• Given task
Rewrite the listing below with "wire mesh fence" in place of every "chain-link fence", leaving everything else unchanged.
━━ Input rows
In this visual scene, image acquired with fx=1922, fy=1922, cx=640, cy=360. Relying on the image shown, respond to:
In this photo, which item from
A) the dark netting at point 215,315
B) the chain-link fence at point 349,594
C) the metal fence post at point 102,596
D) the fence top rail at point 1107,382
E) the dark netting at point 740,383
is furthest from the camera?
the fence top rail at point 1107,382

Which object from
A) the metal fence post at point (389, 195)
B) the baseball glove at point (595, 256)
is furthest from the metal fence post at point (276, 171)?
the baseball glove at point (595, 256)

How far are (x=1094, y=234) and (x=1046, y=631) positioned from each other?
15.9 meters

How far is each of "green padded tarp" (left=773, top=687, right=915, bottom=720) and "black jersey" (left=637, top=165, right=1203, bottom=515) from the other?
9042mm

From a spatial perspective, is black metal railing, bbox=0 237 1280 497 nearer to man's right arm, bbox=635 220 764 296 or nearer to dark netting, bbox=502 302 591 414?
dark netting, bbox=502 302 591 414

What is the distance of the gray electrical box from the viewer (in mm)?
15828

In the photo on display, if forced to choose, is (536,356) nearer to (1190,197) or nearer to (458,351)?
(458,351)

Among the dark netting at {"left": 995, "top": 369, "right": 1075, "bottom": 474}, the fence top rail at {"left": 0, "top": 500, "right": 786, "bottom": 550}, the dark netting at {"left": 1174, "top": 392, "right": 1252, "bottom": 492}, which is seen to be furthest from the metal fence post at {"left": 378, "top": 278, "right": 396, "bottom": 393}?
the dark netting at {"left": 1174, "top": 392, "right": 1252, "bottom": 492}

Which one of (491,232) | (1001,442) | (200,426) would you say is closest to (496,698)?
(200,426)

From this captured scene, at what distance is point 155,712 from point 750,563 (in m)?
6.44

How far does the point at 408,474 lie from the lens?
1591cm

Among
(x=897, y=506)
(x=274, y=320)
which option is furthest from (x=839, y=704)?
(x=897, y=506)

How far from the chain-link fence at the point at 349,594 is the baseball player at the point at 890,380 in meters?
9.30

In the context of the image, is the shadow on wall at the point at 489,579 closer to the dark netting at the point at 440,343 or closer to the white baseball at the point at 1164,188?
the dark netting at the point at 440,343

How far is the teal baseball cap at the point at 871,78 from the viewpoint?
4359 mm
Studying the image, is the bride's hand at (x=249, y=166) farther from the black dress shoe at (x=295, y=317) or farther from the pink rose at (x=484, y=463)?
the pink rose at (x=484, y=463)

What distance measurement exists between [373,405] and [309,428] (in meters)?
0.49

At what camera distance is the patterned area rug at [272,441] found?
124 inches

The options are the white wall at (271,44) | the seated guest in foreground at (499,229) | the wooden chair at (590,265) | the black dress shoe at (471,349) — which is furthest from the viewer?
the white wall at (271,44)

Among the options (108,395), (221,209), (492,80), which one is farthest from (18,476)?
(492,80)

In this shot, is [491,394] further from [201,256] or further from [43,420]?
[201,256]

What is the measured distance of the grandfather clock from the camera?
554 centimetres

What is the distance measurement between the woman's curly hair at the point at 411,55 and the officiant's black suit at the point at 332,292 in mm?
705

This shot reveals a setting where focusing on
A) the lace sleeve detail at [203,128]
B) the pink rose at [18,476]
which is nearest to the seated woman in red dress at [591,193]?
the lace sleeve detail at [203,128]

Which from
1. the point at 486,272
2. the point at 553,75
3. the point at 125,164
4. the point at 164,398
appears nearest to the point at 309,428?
━━━━
• Task answer
In this visual scene, image acquired with fx=1922, fy=1922, cx=640, cy=360. Relying on the image shown, respond to:
In this photo, which item from
A) the dark netting at point 215,315
B) the wire mesh fence at point 349,594
C) the metal fence post at point 102,596
D) the fence top rail at point 1107,382
E) the dark netting at point 740,383
is furthest from the camera?
the fence top rail at point 1107,382

Which object from
A) the metal fence post at point (389, 195)
B) the baseball glove at point (595, 256)
is furthest from the metal fence post at point (276, 171)?
the baseball glove at point (595, 256)

How far are (x=1094, y=234) and (x=1046, y=631) positioned from each other?
15.9 meters

How far is each of "green padded tarp" (left=773, top=687, right=915, bottom=720) and "black jersey" (left=637, top=165, right=1203, bottom=515) from the other?
9042mm

From a spatial perspective, is black metal railing, bbox=0 237 1280 497 nearer to man's right arm, bbox=635 220 764 296 or nearer to dark netting, bbox=502 302 591 414?
dark netting, bbox=502 302 591 414

What is the distance of the gray electrical box from the viewer (in mm)?
15828

In the photo on display, if forced to choose, is (536,356) nearer to (1190,197) or nearer to (458,351)?
(458,351)

Among the dark netting at {"left": 995, "top": 369, "right": 1075, "bottom": 474}, the fence top rail at {"left": 0, "top": 500, "right": 786, "bottom": 550}, the dark netting at {"left": 1174, "top": 392, "right": 1252, "bottom": 492}, which is seen to be furthest from the metal fence post at {"left": 378, "top": 278, "right": 396, "bottom": 393}?
the dark netting at {"left": 1174, "top": 392, "right": 1252, "bottom": 492}

Which one of (491,232) | (1001,442) | (200,426) would you say is closest to (496,698)?
(200,426)

From this captured scene, at what distance is point 155,712 from point 750,563 (in m)?
6.44

How far does the point at 408,474 lie from the lens?
1591cm

Among
(x=897, y=506)
(x=274, y=320)
which option is furthest from (x=839, y=704)?
(x=897, y=506)

How far from the wire mesh fence at the point at 349,594 is the baseball player at the point at 890,380 in meters?
9.30

In the context of the image, is the shadow on wall at the point at 489,579 closer to the dark netting at the point at 440,343 or closer to the white baseball at the point at 1164,188?
the dark netting at the point at 440,343

How far is the teal baseball cap at the point at 871,78 from the viewpoint?
4359 mm
Studying the image, is the bride's hand at (x=249, y=166) farther from the black dress shoe at (x=295, y=317) or farther from the pink rose at (x=484, y=463)?
the pink rose at (x=484, y=463)

What distance measurement exists between [373,405] and [309,428] (in meters)?
0.49

At what camera distance is the patterned area rug at [272,441] found?
124 inches

The options are the white wall at (271,44) | the seated guest in foreground at (499,229) | the wooden chair at (590,265) | the black dress shoe at (471,349) — which is furthest from the viewer?
the white wall at (271,44)

Among the options (108,395), (221,209), (492,80), which one is farthest from (18,476)?
(492,80)

In this shot, is [491,394] further from [201,256] or further from [43,420]?
[201,256]

What is the measured distance of the grandfather clock from the camera?
554 centimetres

What is the distance measurement between the woman's curly hair at the point at 411,55 and the officiant's black suit at the point at 332,292 in mm?
705

This shot reveals a setting where focusing on
A) the lace sleeve detail at [203,128]
B) the pink rose at [18,476]
which is nearest to the seated woman in red dress at [591,193]?
the lace sleeve detail at [203,128]

Which from
1. the point at 486,272
2. the point at 553,75
3. the point at 125,164
4. the point at 164,398
appears nearest to the point at 309,428?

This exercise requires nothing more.